** BEGIN Passage given **
Spring 2016 textbook list
The Spring 2016 ECE textbook list is available online for students.
Current Prerequisites & Course Offering
For current prerequisites for a particular course, and to view course offerings for a particular semester, see the Virginia Tech Course Timetables.
ECE 3054 Electrical Theory (3C)
For students in curricula other than ECE. Fundamentals of electric circuits: circuit laws and network theorems, operational amplifiers, energy storage elements, response of first and second order systems, AC steady state analysis.
This course is designed as an introductory course to the fundamental principles of electrical engineering for students not majoring in electrical or computer engineering. It is necessary to grasp the material in this course in order to continue in the other ECE courses designed for non-electrical engineers (e.g., 3254). This course introduces the basic circuit elements and teaches modeling and analysis skills. Having completed this course, the student should be familiar with the laws and theorems of network analysis and should have sufficient background to continue in more advanced courses dealing with electronics, controls, instrumentation, and rotating machinery.
** END Passage given **
** BEGIN Data lines **
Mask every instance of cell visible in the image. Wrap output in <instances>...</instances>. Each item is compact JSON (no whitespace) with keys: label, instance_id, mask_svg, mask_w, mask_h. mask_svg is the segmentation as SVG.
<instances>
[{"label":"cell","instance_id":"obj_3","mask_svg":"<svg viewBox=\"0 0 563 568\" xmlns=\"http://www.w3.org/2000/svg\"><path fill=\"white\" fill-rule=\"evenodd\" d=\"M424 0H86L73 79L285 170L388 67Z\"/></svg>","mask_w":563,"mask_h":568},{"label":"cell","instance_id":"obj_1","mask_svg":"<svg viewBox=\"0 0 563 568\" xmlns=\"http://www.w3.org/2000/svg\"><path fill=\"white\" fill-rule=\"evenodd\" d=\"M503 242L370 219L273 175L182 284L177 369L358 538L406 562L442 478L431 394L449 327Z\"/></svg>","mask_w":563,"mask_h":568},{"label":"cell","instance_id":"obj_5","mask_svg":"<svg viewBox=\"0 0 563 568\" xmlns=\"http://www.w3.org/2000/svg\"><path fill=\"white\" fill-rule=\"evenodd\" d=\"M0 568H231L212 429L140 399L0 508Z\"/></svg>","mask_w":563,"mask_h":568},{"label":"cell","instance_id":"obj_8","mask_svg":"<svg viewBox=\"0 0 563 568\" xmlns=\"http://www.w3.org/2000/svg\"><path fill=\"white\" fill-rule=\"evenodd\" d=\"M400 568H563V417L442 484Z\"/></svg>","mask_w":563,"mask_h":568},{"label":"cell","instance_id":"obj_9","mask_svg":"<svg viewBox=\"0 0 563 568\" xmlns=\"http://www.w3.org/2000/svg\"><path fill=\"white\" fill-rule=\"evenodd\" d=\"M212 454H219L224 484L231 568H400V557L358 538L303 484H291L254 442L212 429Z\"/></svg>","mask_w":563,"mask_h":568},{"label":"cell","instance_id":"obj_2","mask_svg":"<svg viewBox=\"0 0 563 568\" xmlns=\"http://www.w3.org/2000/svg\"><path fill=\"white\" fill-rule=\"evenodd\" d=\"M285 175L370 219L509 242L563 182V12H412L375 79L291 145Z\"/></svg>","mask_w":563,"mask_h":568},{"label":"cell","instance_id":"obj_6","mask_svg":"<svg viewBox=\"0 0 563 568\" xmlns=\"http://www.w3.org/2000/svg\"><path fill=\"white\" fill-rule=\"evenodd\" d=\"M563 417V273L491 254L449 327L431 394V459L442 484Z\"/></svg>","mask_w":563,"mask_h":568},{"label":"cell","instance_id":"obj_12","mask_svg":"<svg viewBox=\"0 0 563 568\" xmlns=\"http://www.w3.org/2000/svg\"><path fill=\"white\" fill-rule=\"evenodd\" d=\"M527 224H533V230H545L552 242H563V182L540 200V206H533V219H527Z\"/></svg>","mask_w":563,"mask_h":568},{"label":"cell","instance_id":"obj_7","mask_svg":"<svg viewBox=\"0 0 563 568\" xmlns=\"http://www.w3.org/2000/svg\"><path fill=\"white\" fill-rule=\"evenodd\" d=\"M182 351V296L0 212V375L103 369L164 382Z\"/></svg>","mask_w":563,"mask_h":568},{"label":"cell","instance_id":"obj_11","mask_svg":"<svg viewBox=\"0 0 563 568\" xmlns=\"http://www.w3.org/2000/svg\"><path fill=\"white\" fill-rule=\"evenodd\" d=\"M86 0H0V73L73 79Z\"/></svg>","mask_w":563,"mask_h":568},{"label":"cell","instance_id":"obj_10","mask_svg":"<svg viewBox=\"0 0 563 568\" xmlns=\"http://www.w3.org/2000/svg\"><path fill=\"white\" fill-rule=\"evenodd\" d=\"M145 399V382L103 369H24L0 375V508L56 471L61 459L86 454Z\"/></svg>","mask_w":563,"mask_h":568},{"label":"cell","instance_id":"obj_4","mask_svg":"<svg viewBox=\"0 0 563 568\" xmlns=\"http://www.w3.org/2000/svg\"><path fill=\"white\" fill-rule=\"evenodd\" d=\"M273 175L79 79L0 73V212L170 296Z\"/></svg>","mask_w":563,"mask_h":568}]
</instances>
** END Data lines **
→ Your goal
Reproduce word for word the stretch of the ECE course page from "ECE 3054 Electrical" through "steady state analysis.". The data can be set aside; none of it is needed here.

→ Right answer
ECE 3054 Electrical Theory (3C)
For students in curricula other than ECE. Fundamentals of electric circuits: circuit laws and network theorems, operational amplifiers, energy storage elements, response of first and second order systems, AC steady state analysis.